Monday, April 18, 2005

Hallelujah!

Most of the time you know when a baby is born. You hear the cry in the delivery room. You see the kittens or puppies in their litter box. You watch the butterfly emerge from its chrysalis. But when, as in the case of the Fifth Avenue Redtails, the baby is in an egg in a nest 12 stories above the ground, and you cannot see into nest from the roof [the overhang is too big] or from any nearby window on a neighboring building [there are setbacks that prevent a direct view] then you have to go by indirect signs to tell when that baby has cracked its shell and come out into the world.

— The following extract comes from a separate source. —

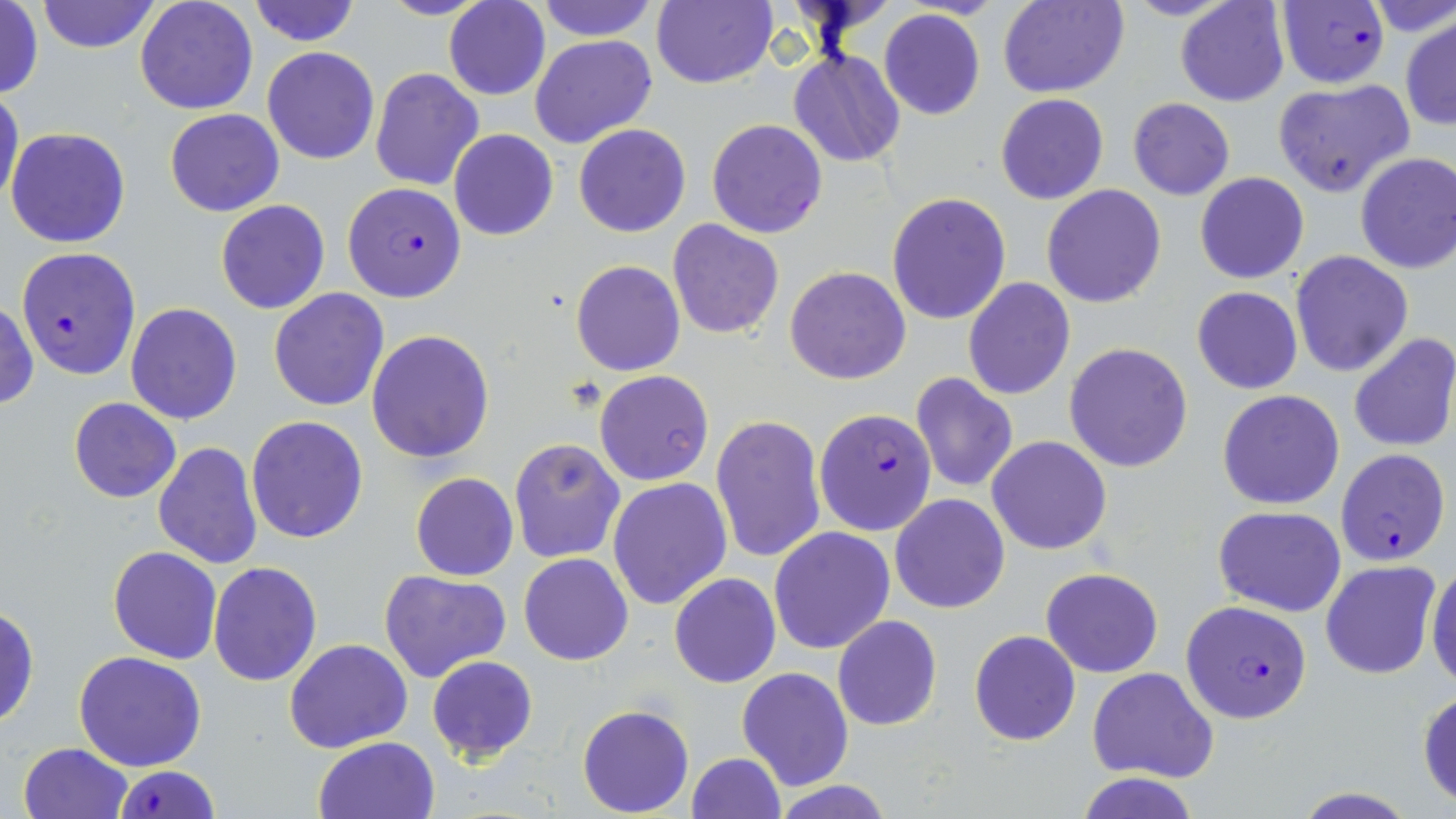

Approximate bounding boxes as (x1, y1, x2, y2) in pixels. Uninfected red blood cell locations: (35, 0, 160, 53), (134, 0, 257, 115), (247, 0, 362, 47), (533, 0, 662, 41), (650, 0, 777, 89), (996, 0, 1129, 98), (1174, 0, 1291, 107), (444, 1, 549, 101), (0, 2, 45, 101), (878, 8, 985, 121), (1400, 15, 1456, 130), (530, 34, 657, 149), (262, 47, 379, 165), (788, 48, 906, 167), (370, 68, 482, 190), (1271, 79, 1414, 199), (0, 84, 24, 212), (995, 94, 1109, 205), (1127, 98, 1235, 200), (164, 107, 285, 217), (707, 118, 828, 239), (574, 123, 690, 237), (6, 127, 130, 248), (448, 129, 558, 241), (1354, 151, 1456, 274), (1195, 171, 1309, 283), (1041, 185, 1167, 308), (886, 192, 1013, 325), (216, 200, 330, 314), (666, 218, 784, 339), (1291, 251, 1414, 377), (571, 260, 685, 376), (784, 266, 911, 385), (962, 278, 1075, 400), (1191, 286, 1304, 395), (268, 288, 390, 411), (1, 301, 37, 411), (126, 303, 242, 425), (367, 331, 494, 462), (1348, 333, 1456, 453), (1066, 343, 1193, 471), (594, 370, 714, 486), (910, 372, 1018, 494), (1218, 390, 1345, 510), (70, 397, 180, 503), (711, 413, 827, 565), (245, 417, 368, 543), (987, 436, 1112, 555), (508, 438, 625, 564), (153, 442, 262, 570), (410, 472, 518, 580), (606, 478, 732, 612), (889, 492, 1010, 614), (1214, 504, 1347, 616), (769, 526, 895, 654), (107, 546, 223, 664), (519, 553, 634, 666), (1426, 554, 1456, 690), (1321, 560, 1441, 679), (208, 561, 322, 685), (380, 567, 512, 682), (1041, 567, 1163, 677), (669, 573, 781, 688), (694, 597, 820, 743), (0, 605, 39, 728), (832, 615, 942, 731), (969, 630, 1079, 745), (285, 638, 412, 753), (72, 651, 207, 771), (426, 655, 539, 763), (1087, 666, 1219, 783), (736, 668, 854, 791), (1417, 687, 1456, 808), (577, 704, 694, 816), (312, 736, 439, 819), (17, 742, 133, 819), (684, 752, 787, 819), (1077, 772, 1200, 819), (770, 779, 896, 818), (1290, 789, 1425, 819). Plasmodium falciparum-infected red blood cell locations: (1275, 0, 1390, 89), (342, 181, 467, 302), (17, 247, 141, 379), (814, 407, 937, 535), (1337, 448, 1450, 566), (1180, 600, 1312, 723), (109, 765, 219, 819). Slide-level diagnosis: Plasmodium falciparum. Single field of view. May-Grünwald-Giemsa stain. Thin blood film. Image is 1456×819 pixels. 1000x magnification. Optical microscopy.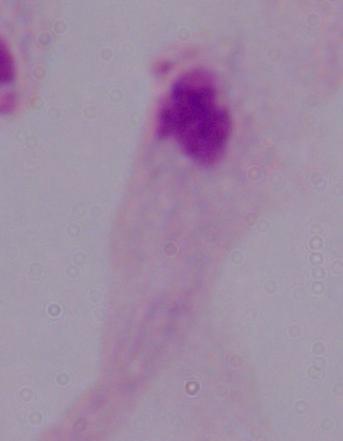
Summary:
  - Magnification: 1000x
  - Modality: photomicrograph
  - Identification: trichomonad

Yesterday, April 17th, 2005, at a little before four in the afternoon, the hawkwatchers gathered at the Model-boat Pond saw a very telling though indirect sign. Instead of sitting low in the nest as she has been doing for the last 30 or so days, Lola began sitting higher. While earlier only the top of her head, her beak, and her very alert eye were visible to the watchers below, now her entire head and some of her body were plainly seen. And every once in a while she would spread her wings and seem to be holding them over something in the nest -- mantling, that behavior is called.

Of course it was an exceptionally warm day, with the temperature up in the 70"s for the first time this year. It could be that this change in behavior was brought about by the heat. But we have learned from experience that the higher sitting position, and the act of mantling an unseen presence in the nest always means that a chick has hatched. The newborn is still too small to be seen over the top of the nest. But we can be reasonably sure that it is there, by the changed behavior of the female.

So that's the news. We can't say with 100% certainty, and yet we are almost certain that at least one of the chicks has hatched. As Charles Kennedy, the beloved hawkwatcher who died last October used to say at such moments: Hallelujah!